- Film poster
- Directed by: Yassmina Karajah
- Written by: Yassmina Karajah
- Produced by: David Findlay
- Starring: Assad al Arid Salam al Marzouqi Hussein al Ahmad
- Cinematography: Blake Davey
- Edited by: Blake Davey Yassmina Karajah
- Distributed by: La Distributrice de Films
- Release date: September 2017 (TIFF);
- Running time: 18 minutes
- Country: Canada
- Languages: Arabic English

= Rupture (2017 film) =

2017 Canadian film

Rupture is a Canadian short drama film, directed by Yassmina Karajah and released in 2017. Acted by a cast of predominantly amateur young actors, the film centres on three teenagers, all of whom are recent refugees from Syria, who are living in Vancouver and walking around town looking for a public swimming pool on a hot summer day.

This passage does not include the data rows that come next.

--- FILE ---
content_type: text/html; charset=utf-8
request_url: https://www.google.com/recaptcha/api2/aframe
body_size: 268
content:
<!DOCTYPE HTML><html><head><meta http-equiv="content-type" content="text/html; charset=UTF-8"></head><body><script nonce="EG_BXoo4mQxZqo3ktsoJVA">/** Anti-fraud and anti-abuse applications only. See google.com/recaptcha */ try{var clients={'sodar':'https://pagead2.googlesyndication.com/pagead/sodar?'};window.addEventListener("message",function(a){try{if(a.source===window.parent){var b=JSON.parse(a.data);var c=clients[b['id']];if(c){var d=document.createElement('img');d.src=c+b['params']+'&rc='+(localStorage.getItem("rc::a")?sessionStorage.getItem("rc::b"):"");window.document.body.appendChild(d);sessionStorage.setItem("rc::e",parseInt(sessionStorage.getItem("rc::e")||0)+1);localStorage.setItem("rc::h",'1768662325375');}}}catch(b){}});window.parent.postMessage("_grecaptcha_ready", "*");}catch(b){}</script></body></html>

The film stars Assad al Arid as Salim, Salam al Marzouqi as Leila, and Hussein al Ahmad as Yousef. Its cast includes Wazeera al Ahmad, Rania Issa, Mohammad Kallas, Carmen Casanova, Paul Snider, and Tony Giroux.

The film premiered at the 2017 Toronto International Film Festival. It was subsequently screened at the 2017 Vancouver International Film Festival, where it won the award for Best British Columbia Short Film.

The film was named to TIFF's year-end Canada's Top Ten list for short films in 2017.